> [EXERCISE DIRECTIONS]:
Put the items below into a Markdown table with the columns No. and Item, giving each row its number. Begin at the first item and stop after the one that contains "What is the highest", including both, and leave out blank lines.

> [DATASET CONTENT]:
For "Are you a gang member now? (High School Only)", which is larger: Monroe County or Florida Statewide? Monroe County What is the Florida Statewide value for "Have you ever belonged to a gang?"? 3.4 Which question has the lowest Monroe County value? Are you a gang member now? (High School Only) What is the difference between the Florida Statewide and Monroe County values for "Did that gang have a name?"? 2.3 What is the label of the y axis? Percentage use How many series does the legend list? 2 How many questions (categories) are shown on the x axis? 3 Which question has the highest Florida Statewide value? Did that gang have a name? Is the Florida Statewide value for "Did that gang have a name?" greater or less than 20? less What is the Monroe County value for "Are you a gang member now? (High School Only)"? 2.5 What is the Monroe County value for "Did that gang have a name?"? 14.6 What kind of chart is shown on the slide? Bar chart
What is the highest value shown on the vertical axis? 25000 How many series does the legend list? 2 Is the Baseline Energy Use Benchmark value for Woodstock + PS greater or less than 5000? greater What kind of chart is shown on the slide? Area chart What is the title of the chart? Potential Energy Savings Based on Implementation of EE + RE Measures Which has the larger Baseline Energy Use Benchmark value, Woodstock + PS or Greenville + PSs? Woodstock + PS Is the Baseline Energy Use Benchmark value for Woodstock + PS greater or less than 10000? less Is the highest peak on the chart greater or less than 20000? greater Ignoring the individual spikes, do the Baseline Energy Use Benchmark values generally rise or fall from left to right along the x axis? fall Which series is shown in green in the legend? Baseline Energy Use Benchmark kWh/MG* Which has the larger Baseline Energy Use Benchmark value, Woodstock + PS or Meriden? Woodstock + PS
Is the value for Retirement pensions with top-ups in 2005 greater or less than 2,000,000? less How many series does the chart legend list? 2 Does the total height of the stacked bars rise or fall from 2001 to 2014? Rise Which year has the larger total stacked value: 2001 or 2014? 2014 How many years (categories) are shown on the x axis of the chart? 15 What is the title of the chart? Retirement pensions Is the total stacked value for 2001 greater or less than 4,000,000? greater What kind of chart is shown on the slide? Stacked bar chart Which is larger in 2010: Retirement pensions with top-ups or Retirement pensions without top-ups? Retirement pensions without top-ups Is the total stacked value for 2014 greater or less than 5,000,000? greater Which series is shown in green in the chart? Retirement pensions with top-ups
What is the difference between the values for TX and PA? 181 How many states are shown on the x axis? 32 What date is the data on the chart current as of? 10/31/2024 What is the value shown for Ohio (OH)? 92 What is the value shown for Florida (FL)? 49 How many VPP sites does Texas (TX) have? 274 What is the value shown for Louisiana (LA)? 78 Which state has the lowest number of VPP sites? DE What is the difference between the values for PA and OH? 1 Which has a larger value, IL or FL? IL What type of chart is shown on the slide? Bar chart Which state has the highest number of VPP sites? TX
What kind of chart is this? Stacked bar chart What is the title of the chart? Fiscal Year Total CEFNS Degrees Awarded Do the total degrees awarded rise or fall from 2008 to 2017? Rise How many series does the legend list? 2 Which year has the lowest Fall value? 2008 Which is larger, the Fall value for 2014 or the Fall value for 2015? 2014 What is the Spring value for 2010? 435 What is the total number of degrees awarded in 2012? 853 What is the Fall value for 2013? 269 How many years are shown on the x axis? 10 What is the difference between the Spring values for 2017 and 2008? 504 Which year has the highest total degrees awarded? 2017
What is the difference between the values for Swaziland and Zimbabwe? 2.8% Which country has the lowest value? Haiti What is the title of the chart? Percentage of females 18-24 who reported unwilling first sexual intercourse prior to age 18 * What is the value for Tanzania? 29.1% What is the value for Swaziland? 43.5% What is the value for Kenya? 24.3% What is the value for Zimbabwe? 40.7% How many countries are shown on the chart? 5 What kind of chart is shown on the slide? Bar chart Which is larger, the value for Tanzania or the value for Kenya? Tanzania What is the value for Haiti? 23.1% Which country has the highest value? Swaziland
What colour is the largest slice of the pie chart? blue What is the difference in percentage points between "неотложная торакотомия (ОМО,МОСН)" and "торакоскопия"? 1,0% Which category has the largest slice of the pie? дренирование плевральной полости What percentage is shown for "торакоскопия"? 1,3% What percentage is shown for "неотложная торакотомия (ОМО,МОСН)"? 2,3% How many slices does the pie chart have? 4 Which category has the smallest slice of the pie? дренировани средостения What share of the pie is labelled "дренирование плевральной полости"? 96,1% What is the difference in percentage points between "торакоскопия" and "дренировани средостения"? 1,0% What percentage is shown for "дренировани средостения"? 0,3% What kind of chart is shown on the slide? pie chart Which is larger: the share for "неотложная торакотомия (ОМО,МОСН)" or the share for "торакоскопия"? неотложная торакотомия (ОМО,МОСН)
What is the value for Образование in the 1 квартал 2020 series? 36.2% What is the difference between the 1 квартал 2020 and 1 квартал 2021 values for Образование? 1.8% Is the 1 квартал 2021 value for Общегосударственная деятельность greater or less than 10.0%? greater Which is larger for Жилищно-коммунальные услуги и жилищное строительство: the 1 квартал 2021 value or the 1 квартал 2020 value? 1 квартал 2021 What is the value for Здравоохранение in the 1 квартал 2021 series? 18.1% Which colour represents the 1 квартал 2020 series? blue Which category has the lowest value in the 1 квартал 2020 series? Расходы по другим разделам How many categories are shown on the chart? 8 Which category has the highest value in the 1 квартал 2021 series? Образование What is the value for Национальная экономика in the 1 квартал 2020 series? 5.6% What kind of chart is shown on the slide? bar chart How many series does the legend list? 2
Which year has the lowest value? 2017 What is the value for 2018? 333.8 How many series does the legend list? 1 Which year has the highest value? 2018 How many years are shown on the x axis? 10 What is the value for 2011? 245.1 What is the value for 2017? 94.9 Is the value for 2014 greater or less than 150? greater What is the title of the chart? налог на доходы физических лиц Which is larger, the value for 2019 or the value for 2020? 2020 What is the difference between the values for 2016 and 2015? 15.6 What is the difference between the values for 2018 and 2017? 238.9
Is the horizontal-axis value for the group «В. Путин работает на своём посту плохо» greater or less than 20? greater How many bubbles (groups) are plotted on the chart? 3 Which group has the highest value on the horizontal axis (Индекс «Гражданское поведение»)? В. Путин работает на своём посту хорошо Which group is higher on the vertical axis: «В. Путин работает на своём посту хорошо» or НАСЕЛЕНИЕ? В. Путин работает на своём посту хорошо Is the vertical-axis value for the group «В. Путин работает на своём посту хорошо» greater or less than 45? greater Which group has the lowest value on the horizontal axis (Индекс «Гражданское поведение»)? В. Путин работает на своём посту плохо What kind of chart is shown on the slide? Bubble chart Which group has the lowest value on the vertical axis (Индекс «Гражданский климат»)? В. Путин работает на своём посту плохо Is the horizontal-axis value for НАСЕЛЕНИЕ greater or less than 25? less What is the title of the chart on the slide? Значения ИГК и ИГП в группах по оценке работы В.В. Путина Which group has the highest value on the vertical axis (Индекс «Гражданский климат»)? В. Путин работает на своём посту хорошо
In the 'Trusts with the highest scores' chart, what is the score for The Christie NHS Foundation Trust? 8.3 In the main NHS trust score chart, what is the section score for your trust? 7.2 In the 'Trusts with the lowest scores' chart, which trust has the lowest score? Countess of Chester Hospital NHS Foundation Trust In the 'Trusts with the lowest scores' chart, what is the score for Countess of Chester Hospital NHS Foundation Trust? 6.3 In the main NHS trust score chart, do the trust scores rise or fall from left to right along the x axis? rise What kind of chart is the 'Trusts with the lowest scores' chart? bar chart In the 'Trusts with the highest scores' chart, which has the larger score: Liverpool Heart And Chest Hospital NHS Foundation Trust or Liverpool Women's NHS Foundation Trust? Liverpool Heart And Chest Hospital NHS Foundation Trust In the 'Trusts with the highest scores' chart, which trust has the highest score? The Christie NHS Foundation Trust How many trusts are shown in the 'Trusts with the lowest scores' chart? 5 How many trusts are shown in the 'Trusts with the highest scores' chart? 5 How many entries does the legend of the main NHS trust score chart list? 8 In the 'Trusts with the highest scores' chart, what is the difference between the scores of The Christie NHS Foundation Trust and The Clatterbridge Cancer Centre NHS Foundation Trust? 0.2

> [RESULT FOR THIS TASK]:
| No. | Item |
|---|---|
| 1 | For "Are you a gang member now? (High School Only)", which is larger: Monroe County or Florida Statewide? Monroe County What is the Florida Statewide value for "Have you ever belonged to a gang?"? 3.4 Which question has the lowest Monroe County value? Are you a gang member now? (High School Only) What is the difference between the Florida Statewide and Monroe County values for "Did that gang have a name?"? 2.3 What is the label of the y axis? Percentage use How many series does the legend list? 2 How many questions (categories) are shown on the x axis? 3 Which question has the highest Florida Statewide value? Did that gang have a name? Is the Florida Statewide value for "Did that gang have a name?" greater or less than 20? less What is the Monroe County value for "Are you a gang member now? (High School Only)"? 2.5 What is the Monroe County value for "Did that gang have a name?"? 14.6 What kind of chart is shown on the slide? Bar chart |
| 2 | What is the highest value shown on the vertical axis? 25000 How many series does the legend list? 2 Is the Baseline Energy Use Benchmark value for Woodstock + PS greater or less than 5000? greater What kind of chart is shown on the slide? Area chart What is the title of the chart? Potential Energy Savings Based on Implementation of EE + RE Measures Which has the larger Baseline Energy Use Benchmark value, Woodstock + PS or Greenville + PSs? Woodstock + PS Is the Baseline Energy Use Benchmark value for Woodstock + PS greater or less than 10000? less Is the highest peak on the chart greater or less than 20000? greater Ignoring the individual spikes, do the Baseline Energy Use Benchmark values generally rise or fall from left to right along the x axis? fall Which series is shown in green in the legend? Baseline Energy Use Benchmark kWh/MG* Which has the larger Baseline Energy Use Benchmark value, Woodstock + PS or Meriden? Woodstock + PS |